Binary blends between polyethylene (PE), poly(ethylene terephthalate), or poly(ethylene terephthalate glycol) and highly photoluminescent (PL) cyano-substituted oligo(phenylene vinylene) (cyano-OPV) dyes were prepared using conventional meltprocessing techniques. Mechanical deformation of nano-phase-separated blends, which initially exhibit predominantly excimer emission, leads to a pronounced change in the PL characteristics of the blend from excimer to monomer dominated emission due to breakup of dye aggregates and the formation of a molecularly mixed system. In a study with PE it was found that the ability of the polymer host to break up dye aggregates upon deformation is related to the plastic deformation process of polymer crystallites (specifically those arranged in a lamellar morphology) and increases with increasing polymer crystallinity, decreasing dye aggregate size, and decreasing rates of deformation.

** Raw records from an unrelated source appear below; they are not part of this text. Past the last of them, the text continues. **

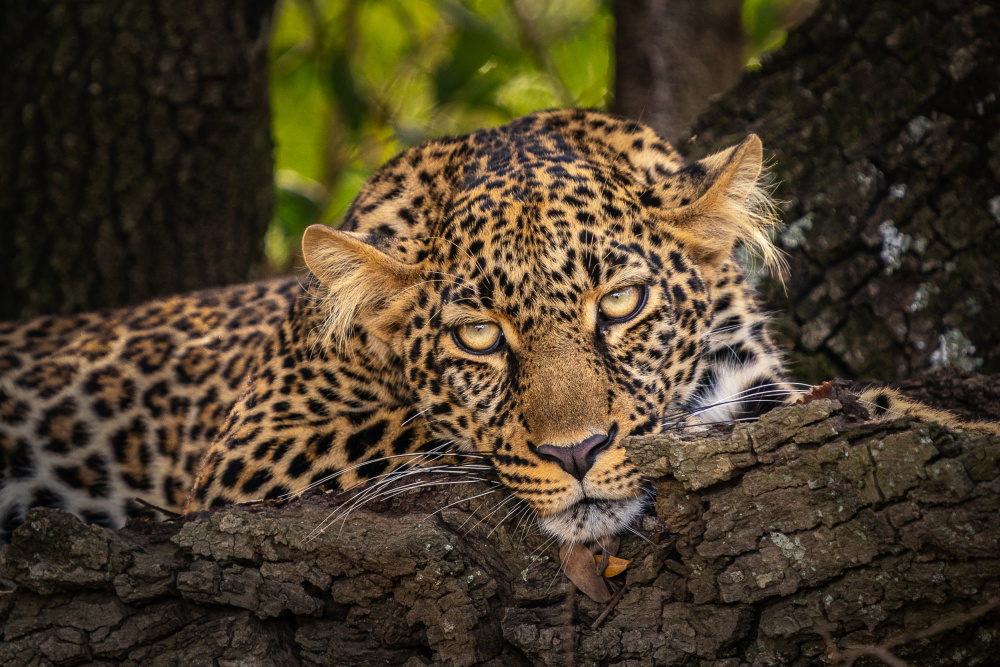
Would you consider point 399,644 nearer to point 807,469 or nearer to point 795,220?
point 807,469

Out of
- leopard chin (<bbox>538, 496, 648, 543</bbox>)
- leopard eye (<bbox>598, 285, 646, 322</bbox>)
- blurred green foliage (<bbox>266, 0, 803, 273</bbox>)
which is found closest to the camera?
leopard chin (<bbox>538, 496, 648, 543</bbox>)

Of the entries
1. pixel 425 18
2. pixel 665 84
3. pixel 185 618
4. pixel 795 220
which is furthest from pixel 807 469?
pixel 425 18

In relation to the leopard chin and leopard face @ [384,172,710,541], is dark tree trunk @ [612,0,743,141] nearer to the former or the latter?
leopard face @ [384,172,710,541]

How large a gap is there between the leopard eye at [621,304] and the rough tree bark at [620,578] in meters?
0.95

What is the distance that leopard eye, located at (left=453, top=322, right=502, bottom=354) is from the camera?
4.20m

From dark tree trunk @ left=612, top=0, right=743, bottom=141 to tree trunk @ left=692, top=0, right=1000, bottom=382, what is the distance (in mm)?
2329

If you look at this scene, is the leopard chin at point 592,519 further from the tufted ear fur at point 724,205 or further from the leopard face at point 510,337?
the tufted ear fur at point 724,205

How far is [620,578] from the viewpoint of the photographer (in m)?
3.56

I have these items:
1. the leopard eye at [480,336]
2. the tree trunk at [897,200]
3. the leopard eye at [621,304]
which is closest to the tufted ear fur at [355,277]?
the leopard eye at [480,336]

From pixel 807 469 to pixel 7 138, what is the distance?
20.5 ft

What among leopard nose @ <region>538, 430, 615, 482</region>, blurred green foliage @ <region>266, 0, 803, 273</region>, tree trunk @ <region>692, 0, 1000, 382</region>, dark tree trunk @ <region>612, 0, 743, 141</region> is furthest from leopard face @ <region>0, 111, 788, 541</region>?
blurred green foliage @ <region>266, 0, 803, 273</region>

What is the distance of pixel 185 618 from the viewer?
358cm

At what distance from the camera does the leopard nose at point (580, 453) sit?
3.75m

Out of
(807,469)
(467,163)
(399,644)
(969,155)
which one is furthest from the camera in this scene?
(969,155)
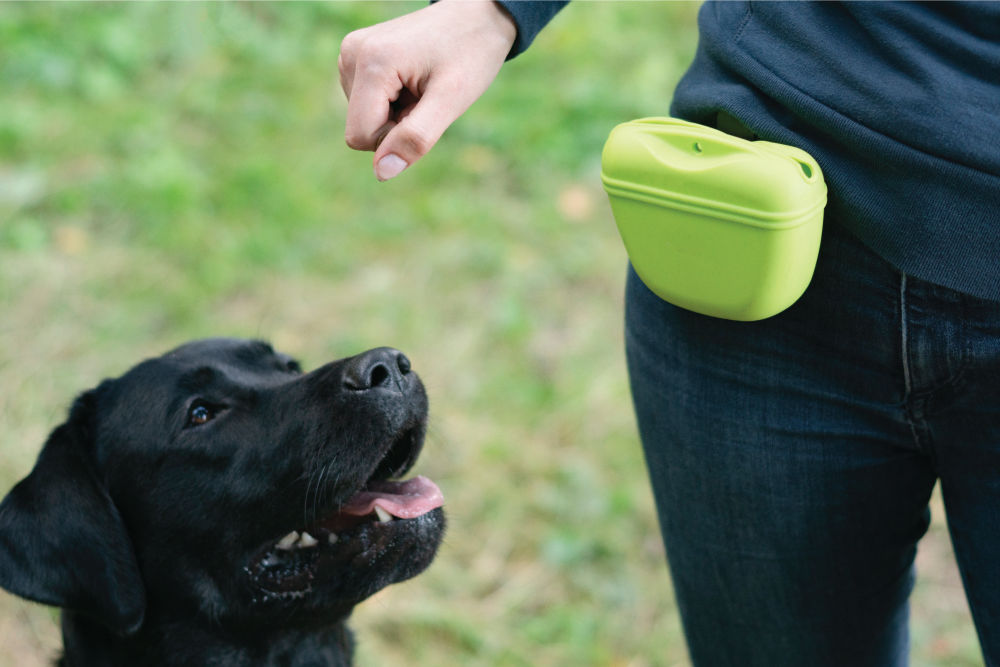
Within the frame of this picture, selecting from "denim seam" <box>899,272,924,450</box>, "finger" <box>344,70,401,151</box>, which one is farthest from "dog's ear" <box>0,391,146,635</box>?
"denim seam" <box>899,272,924,450</box>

In addition to polymer / dye blends, mechanochromic polyurethane elastomers (TPU) were created by covalently integrating cyano-OPVs into the TPU’s backbone. The polymers thus produced exhibit a pronounced and reversible fluorescence color change upon deformation which mirrors the stress response of the material.
The ability to control the emission color of a material by tuning the extent of dye aggregation can also be used to create threshold temperature sensors. In these materials molecular mixtures of cyano-OPVs and host polymers are kinetically trapped in a thermodynamically unstable glassy state by rapidly quenching a homogeneous melt blend to below its T g. Subjecting blends of sufficiently high concentration to temperatures above their T gallows for dye aggregation and excimer formation, and is concomitant with a permanent and pronounced change in the material’s PL emission spectra. The threshold temperature at which aggregation begins to occur can be easily tailored by selecting a polymer host with the desired T g. The rate of color change increases with higher dye concentration and with increased temperature above T g.